CAL is one in a small lineage of distinguished films that have dealt with the IRA and with the Troubles. ODD MAN OUT is among them, and so is THE INFORMER, and little-seen films such as Tony Luraschi’s THE OUTSIDER, Neil Jordan’s ANGEL (DANNY BOY) and George Schaefer’s television movie THE WAR OF THE CHILDREN. The best of these have chosen to find meaning not in the byzantine political concerns of the moment and the shifting constellation of the IRA and its splinter groups, but in the timelessness of Ireland’s agony. To make the rest of us share this agony, director Pat O’Connor seeks a common denominator that refuses to recognize the "rightness" of either the Catholic or the Protestant positions, so corrupted by bloodshed and intolerance has each become. Cal is torn in half by his loyalties, but they are loyalties expressed in human, not political terms. There is the widow, Marcella, to whom he knows he owes the truth, and his father, to whom he owes his love.
For producer David Puttnam, CAL was meant to follow his earlier THE DUELLISTS, MIDNIGHT EXPRESS, CHARIOTS OF FIRE and THE KILLING FIELDS. In these films, Puttnam reintroduced the tradition of ‘the quality film’ to U.K. and international cinema. New talents, risky themes, vivid direction, and tight budgets generated films both critically acclaimed and often economically successful. CAL exemplifies the Puttnam formula. Pat O’Connor’s direction has both pictorial elegance (he would go on to direct the exquisite A MONTH IN THE COUNTRY) and a naturalistic obsession with the details of life as it is lived in this cultural war zone. Dire Straits’ Mark Knopfler contributes an ethereal, introspective score that deftly stitches in Albert King’s blues anthem "Born Under a Bad Sign" as a voice for the often inarticulate Cal. CAL’s performances are perfectly keyed to the austere story. Helen Mirren’s Marcella is a heavily-layered character, a woman emerging from inside herself in a portrayal which won her the Best Actress Award at the 1984 Cannes Film Festival.

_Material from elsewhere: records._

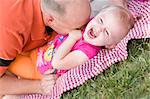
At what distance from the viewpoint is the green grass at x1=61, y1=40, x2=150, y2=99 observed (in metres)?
2.64

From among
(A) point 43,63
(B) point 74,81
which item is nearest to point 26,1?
(A) point 43,63

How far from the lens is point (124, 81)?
271cm

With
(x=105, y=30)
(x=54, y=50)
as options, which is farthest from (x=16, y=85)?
(x=105, y=30)

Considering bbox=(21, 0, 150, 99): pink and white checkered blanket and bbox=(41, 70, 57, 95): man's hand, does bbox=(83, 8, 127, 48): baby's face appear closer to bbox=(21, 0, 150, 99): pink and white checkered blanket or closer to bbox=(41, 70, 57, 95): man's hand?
bbox=(21, 0, 150, 99): pink and white checkered blanket

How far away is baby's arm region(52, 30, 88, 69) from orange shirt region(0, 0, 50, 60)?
26 cm

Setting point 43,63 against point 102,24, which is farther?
point 43,63

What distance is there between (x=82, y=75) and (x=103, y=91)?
20 centimetres

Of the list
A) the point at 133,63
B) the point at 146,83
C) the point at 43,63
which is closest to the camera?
the point at 146,83

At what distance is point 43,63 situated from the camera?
305 centimetres

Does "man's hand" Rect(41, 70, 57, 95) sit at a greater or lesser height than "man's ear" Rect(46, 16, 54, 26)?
lesser

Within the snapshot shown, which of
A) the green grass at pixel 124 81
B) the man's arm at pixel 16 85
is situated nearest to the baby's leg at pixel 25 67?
the man's arm at pixel 16 85

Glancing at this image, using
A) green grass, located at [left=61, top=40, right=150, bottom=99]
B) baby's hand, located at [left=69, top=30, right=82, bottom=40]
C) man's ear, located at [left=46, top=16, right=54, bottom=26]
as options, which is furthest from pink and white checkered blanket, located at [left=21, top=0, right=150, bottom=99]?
man's ear, located at [left=46, top=16, right=54, bottom=26]

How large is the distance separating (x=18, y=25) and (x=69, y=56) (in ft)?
1.24

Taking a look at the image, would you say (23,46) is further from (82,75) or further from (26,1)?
(82,75)
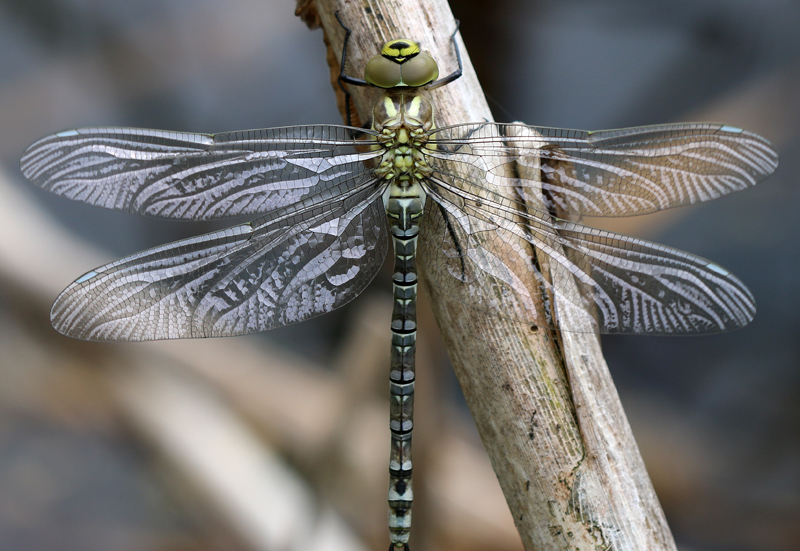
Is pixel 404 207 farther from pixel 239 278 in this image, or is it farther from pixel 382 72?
pixel 239 278

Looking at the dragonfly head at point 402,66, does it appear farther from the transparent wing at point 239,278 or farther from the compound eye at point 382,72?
the transparent wing at point 239,278

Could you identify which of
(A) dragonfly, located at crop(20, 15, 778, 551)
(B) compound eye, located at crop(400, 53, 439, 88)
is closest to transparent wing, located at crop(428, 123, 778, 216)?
(A) dragonfly, located at crop(20, 15, 778, 551)

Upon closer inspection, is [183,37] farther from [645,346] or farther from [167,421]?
[645,346]

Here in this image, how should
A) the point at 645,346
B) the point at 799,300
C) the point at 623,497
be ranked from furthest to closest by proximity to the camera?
the point at 645,346
the point at 799,300
the point at 623,497

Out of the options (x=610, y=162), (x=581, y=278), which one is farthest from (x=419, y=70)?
(x=581, y=278)

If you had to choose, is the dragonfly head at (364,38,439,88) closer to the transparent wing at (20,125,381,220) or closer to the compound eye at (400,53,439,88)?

John Lynch’s Cal is thin, shaggy, even bedraggled, the image, as one critic put it, of a "young Pete Townshend." Beneath the vague and affectless exterior, however, beats a deeply feeling, tortured heart.
CAL’s disrespect for both the Catholic and the Protestant "solutions" to Northern Ireland’s hemorrhage of violence and anger was seen by some critics as a ducking of responsibility; these critics pointed to the filmmakers’ disclaimer that CAL is a "love story that happens to be set in Northern Ireland." But CAL is no Romeo and Juliet. In this love story, the world is always with the lovers. And it is the very lack of love that drains the bitter Northern Ireland landscape of color and vision. Against that bleak backdrop, Cal and Marcella’s small, fitful gestures at romance bring a momentarily brighter palette to this gray hell.